------ Listed records

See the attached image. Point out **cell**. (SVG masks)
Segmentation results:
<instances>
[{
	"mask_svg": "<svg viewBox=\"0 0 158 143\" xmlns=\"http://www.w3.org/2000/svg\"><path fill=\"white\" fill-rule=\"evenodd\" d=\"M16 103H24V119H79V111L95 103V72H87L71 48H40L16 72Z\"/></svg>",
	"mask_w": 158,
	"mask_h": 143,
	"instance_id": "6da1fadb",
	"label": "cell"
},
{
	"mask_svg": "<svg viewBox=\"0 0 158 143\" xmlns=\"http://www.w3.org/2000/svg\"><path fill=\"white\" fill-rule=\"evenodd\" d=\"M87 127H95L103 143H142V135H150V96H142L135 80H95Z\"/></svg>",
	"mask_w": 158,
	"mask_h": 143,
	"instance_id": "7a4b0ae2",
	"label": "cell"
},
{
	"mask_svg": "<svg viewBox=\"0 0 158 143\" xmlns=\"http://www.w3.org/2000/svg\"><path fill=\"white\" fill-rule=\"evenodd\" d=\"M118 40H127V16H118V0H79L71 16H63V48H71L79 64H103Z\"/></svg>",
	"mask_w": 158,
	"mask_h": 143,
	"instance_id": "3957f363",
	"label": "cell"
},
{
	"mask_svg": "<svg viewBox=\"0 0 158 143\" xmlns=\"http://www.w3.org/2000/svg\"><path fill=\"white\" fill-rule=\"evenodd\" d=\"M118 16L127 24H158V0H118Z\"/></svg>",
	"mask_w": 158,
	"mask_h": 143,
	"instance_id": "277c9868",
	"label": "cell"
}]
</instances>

------------

◆ **Written request**
Can you rewrite the data above with "Segmentation results" replaced by "Detection output" and everything else left unchanged?

◆ **Response to this exercise**
See the attached image. Point out **cell**. (SVG masks)
Detection output:
<instances>
[{
	"mask_svg": "<svg viewBox=\"0 0 158 143\" xmlns=\"http://www.w3.org/2000/svg\"><path fill=\"white\" fill-rule=\"evenodd\" d=\"M16 103H24V119H79V111L95 103V72H87L71 48H40L16 72Z\"/></svg>",
	"mask_w": 158,
	"mask_h": 143,
	"instance_id": "6da1fadb",
	"label": "cell"
},
{
	"mask_svg": "<svg viewBox=\"0 0 158 143\" xmlns=\"http://www.w3.org/2000/svg\"><path fill=\"white\" fill-rule=\"evenodd\" d=\"M87 127H95L103 143H142V135H150V96H142L135 80H95Z\"/></svg>",
	"mask_w": 158,
	"mask_h": 143,
	"instance_id": "7a4b0ae2",
	"label": "cell"
},
{
	"mask_svg": "<svg viewBox=\"0 0 158 143\" xmlns=\"http://www.w3.org/2000/svg\"><path fill=\"white\" fill-rule=\"evenodd\" d=\"M118 40H127V16H118V0H79L71 16H63V48H71L79 64H103Z\"/></svg>",
	"mask_w": 158,
	"mask_h": 143,
	"instance_id": "3957f363",
	"label": "cell"
},
{
	"mask_svg": "<svg viewBox=\"0 0 158 143\" xmlns=\"http://www.w3.org/2000/svg\"><path fill=\"white\" fill-rule=\"evenodd\" d=\"M118 16L127 24H158V0H118Z\"/></svg>",
	"mask_w": 158,
	"mask_h": 143,
	"instance_id": "277c9868",
	"label": "cell"
}]
</instances>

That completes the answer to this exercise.